Les terrasses au printemps ? "On voudrait bien une date ferme", répète l’Horeca

"Ce printemps, un parfum de liberté, viendra avec […] la perspective de boire un verre en terrasse." Voilà peut-être la seule petite fenêtre d’ouverture donnée par le Premier ministre ce vendredi après-midi lors de la conférence de presse qui a suivi le Comité de concertation. Pour rappel, le gouvernement a annoncé qu’aucun assouplissement ne serait décidé ce vendredi si ce n’est peut-être le couvre-feu à minuit au lieu de 22h en Wallonie.

Une annonce qui ne change pas grand-chose pour l’Horeca, même pour ceux qui se sont mis au clic&collect. "Notre service se termine vers 20h30 en moyenne, réagit Tolis Lalos, gérant d’une pizzeria à Charleroi. Pour moi, personnellement, ça ne change rien." Et d’embrayer sur la colère qui l’anime : "On était à Namur hier.

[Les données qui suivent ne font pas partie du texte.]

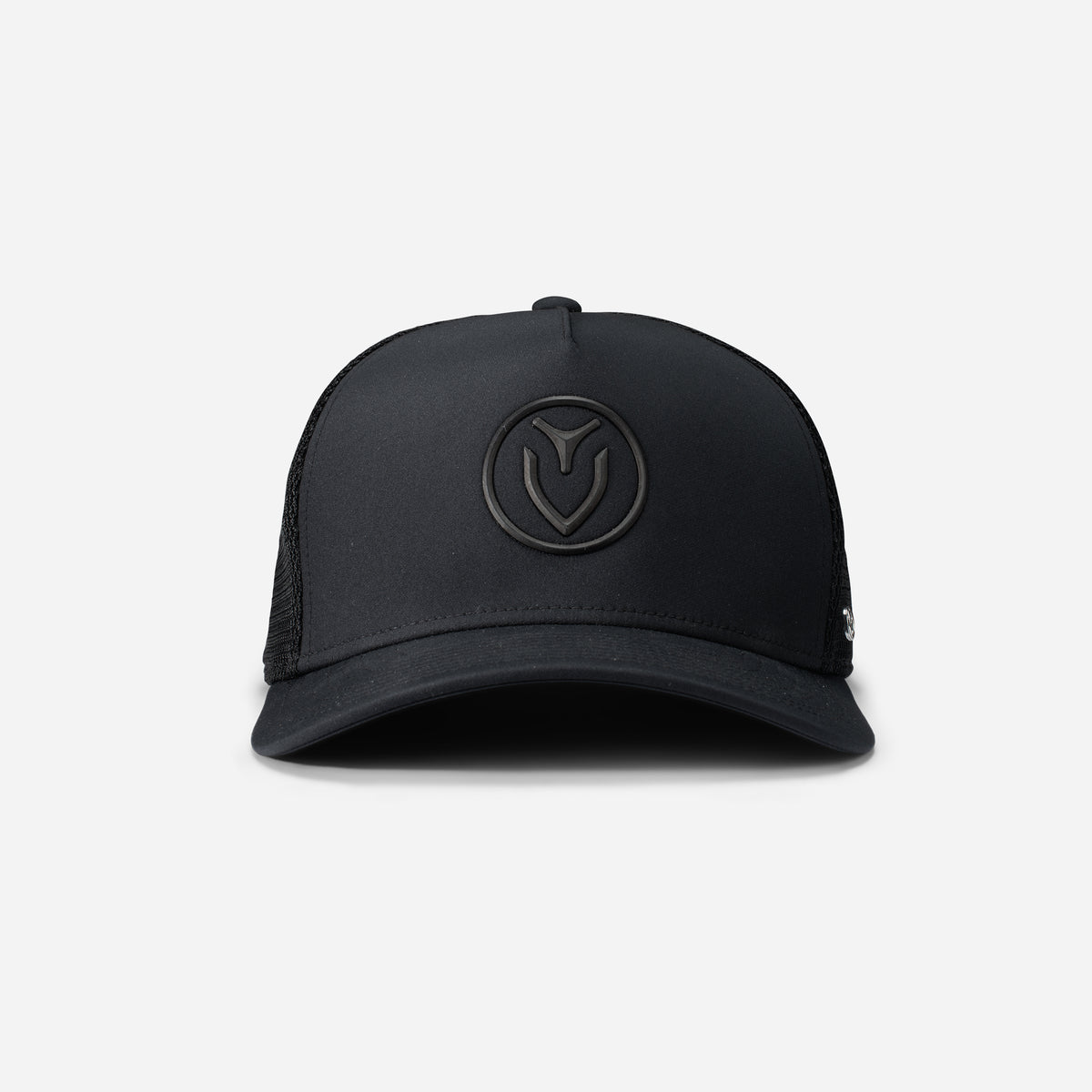 Tour Performance Mesh Hat Black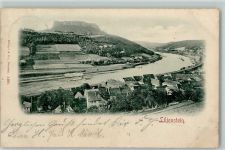 Lilienstein 1898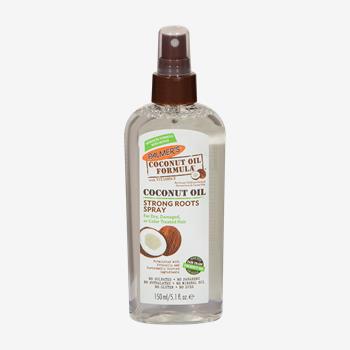 Palmers Coconut Oil Strong Roots Spray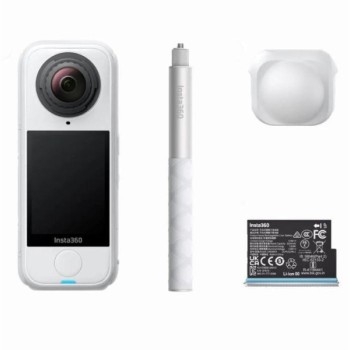 INSTA360 X4 Air Starter Bundle Artic White Akciona kamera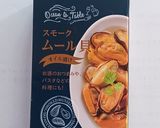 業スー缶でかんたんムール貝和風パスタ作り方2写真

On s’est fait entendre. On a été reçu par des ministres qui sont sortis de la réunion en nous disant qu’aujourd’hui, ils se battraient pour nous. Quand je vois le discours aujourd’hui, c’est lamentable."

Qui pourra encore rouvrir?

La seule perspective donnée est un peu floue : le printemps. A la fédération Horeca, on attend des perspectives plus claires. "On voudrait bien avoir une date ferme, réagit Luc Marchal, président de la Fédération Horeca montoise. Avoir des perspectives, encore une fois, c’est bon pour le moral mais c’est aussi bon pour le portefeuille. C’est pas possible que ça dure comme ça. Ça fera 10 mois au total. Aucune entreprise ne peut résister à ça."

C’est à eux de payer nos charges fixes

Même son de cloche chez Valérie Migliore du collectif Horeca Wallonie. "On nous ferme, on nous réquisitionne. C’est à eux de payer nos charges fixes. On a eu plus ou moins 10.000 euros pour 9 mois de fermeture ? Et maintenant encore quelques mois ? Mais allez !"

Le prochain comité de concertation a lieu vendredi prochain, soit le 5 mars. Une date pour y voir plus clair ? Pas si sûr.